Uncertainty quantification is essential for scientific analysis, as it allows for the evaluation and interpretation of variability and reliability in complex systems and datasets. In their original form, multivariate statistical regression models (partial least-squares regression, PLS, principal component regression, PCR) along with their kernelized versions (kernel partial least-squares regression, K-PLS, kernel principal component regression, K-PCR), do not incorporate uncertainty quantification as part of their output. In this study, we propose a method inspired by conformal inference to estimate and calibrate the uncertainty of multivariate statistical models. The result of this method is a point prediction accompanied by prediction intervals that depend on the input data. We tested the proposed method on both traditional and kernelized versions of PLS and PCR. The method is demonstrated using synthetic data, as well as laboratory near-infrared (NIR) and airborne hyperspectral regression models for estimating functional plant traits. The model was able to successfully identify the uncertain regions in the simulated data and match the magnitude of the uncertainty. In real-case scenarios, the optimised model was not overconfident nor underconfident when estimating from test data: for example, for a 95% prediction interval, 95% of the true observations were inside the prediction interval.

翻译：不确定性量化对于科学分析至关重要，因为它能够评估和解释复杂系统和数据集中的变异性与可靠性。
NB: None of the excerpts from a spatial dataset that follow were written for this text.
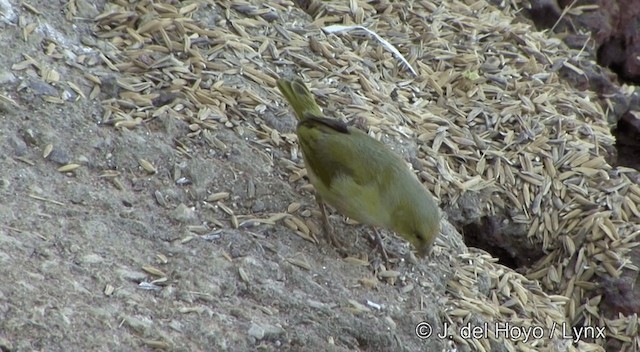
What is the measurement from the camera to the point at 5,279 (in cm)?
451

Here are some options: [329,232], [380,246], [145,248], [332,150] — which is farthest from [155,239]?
[380,246]

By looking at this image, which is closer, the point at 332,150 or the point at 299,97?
the point at 332,150

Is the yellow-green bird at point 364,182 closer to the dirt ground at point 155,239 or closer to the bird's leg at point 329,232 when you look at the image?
the bird's leg at point 329,232


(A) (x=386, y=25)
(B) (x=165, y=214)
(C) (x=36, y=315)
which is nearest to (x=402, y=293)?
(B) (x=165, y=214)

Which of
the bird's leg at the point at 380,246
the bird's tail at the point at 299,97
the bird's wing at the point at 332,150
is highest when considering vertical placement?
the bird's tail at the point at 299,97

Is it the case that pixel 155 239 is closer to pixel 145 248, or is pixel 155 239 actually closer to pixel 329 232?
pixel 145 248

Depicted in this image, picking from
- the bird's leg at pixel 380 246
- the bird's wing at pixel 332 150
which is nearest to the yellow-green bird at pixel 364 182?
the bird's wing at pixel 332 150

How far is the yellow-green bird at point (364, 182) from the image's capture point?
217 inches

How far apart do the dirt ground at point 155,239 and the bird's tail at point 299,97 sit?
9.6 inches

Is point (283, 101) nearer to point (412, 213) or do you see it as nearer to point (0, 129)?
point (412, 213)

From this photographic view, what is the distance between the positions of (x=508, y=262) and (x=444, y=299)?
50.6 inches

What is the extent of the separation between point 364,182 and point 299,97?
26.0 inches

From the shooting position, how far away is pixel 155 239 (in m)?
5.19

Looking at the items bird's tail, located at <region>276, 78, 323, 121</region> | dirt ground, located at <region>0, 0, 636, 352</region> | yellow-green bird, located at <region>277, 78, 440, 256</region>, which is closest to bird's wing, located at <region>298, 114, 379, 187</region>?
yellow-green bird, located at <region>277, 78, 440, 256</region>
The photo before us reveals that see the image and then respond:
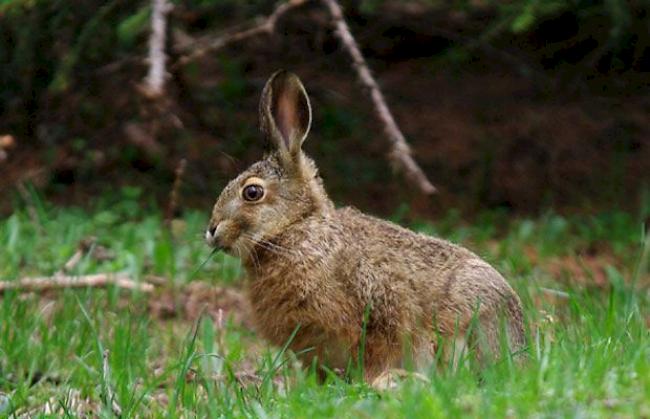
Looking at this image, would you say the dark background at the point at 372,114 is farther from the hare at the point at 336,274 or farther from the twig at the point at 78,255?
the hare at the point at 336,274

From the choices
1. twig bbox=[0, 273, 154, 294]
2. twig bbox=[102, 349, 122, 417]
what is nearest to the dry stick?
twig bbox=[102, 349, 122, 417]

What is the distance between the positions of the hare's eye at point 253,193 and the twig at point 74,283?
153 cm

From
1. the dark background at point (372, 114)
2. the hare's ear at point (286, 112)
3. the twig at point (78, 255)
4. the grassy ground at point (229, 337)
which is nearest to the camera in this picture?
the grassy ground at point (229, 337)

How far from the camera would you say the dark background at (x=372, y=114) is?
360 inches

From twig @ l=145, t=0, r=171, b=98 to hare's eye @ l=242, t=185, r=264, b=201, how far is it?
52cm

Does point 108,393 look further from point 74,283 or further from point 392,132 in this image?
point 74,283

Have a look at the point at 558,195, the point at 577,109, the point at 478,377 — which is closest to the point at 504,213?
the point at 558,195

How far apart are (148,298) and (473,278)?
239 cm

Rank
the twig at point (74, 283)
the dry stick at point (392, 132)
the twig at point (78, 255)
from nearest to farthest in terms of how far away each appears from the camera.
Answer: the dry stick at point (392, 132)
the twig at point (74, 283)
the twig at point (78, 255)

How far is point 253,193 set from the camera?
5066 millimetres

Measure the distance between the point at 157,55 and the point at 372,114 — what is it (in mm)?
Answer: 4873

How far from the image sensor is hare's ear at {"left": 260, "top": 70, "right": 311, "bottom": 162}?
17.0 feet

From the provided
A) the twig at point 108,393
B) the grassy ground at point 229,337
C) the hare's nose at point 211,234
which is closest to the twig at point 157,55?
the hare's nose at point 211,234

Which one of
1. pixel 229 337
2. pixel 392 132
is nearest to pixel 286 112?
pixel 392 132
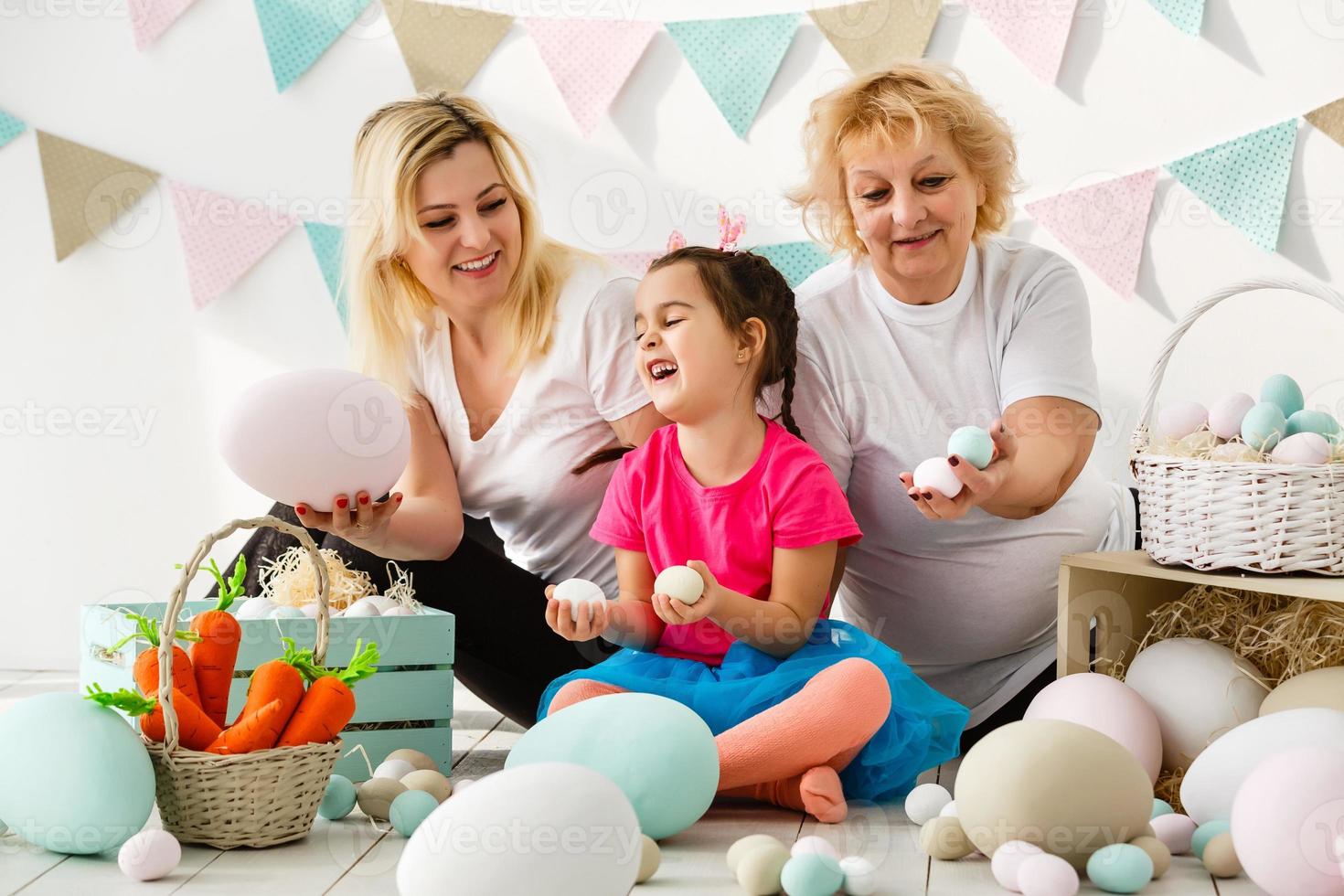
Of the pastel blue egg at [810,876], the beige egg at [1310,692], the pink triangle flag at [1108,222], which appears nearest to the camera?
the pastel blue egg at [810,876]

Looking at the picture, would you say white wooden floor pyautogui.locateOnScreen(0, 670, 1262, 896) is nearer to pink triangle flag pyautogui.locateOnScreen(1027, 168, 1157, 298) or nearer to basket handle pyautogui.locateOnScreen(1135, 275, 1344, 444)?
basket handle pyautogui.locateOnScreen(1135, 275, 1344, 444)

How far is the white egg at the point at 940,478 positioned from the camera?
4.52 feet

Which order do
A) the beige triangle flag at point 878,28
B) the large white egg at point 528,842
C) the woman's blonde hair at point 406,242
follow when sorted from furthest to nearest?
the beige triangle flag at point 878,28, the woman's blonde hair at point 406,242, the large white egg at point 528,842

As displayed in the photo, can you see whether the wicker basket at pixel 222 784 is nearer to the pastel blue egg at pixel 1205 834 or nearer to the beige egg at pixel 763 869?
the beige egg at pixel 763 869

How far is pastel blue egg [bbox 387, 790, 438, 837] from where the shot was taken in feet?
4.08

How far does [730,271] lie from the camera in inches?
63.4

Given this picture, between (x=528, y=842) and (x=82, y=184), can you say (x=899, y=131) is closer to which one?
(x=528, y=842)

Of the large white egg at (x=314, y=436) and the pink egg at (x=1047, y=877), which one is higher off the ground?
the large white egg at (x=314, y=436)

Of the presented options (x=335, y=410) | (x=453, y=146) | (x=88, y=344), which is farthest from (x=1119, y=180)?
(x=88, y=344)

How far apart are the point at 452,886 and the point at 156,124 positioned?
216 cm

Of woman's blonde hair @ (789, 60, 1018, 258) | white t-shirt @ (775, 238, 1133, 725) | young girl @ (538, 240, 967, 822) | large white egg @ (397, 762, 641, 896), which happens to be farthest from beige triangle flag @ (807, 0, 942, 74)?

在其原始形式中，多元统计回归模型（偏最小二乘回归，PLS；主成分回归，PCR）及其核化版本（核偏最小二乘回归，K-PLS；核主成分回归，K-PCR）并未将不确定性量化作为其输出的一部分。在本研究中，我们提出了一种受保形推断启发的方​​法，用于估计和校准多元统计模型的不确定性。该方法的结果是得到一个点预测，并附带依赖于输入数据的预测区间。我们在PLS和PCR的传统版本及核化版本上测试了所提出的方法。该方法通过合成数据，以及用于估算植物功能性状的实验室近红外（NIR）和机载高光谱回归模型进行了演示。该模型能够成功识别模拟数据中的不确定区域，并与不确定性的程度相匹配。在实际案例中，优化后的模型在根据测试数据进行估算时既不过度自信也不自信不足：例如，对于一个95%的预测区间，95%的真实观测值位于预测区间内。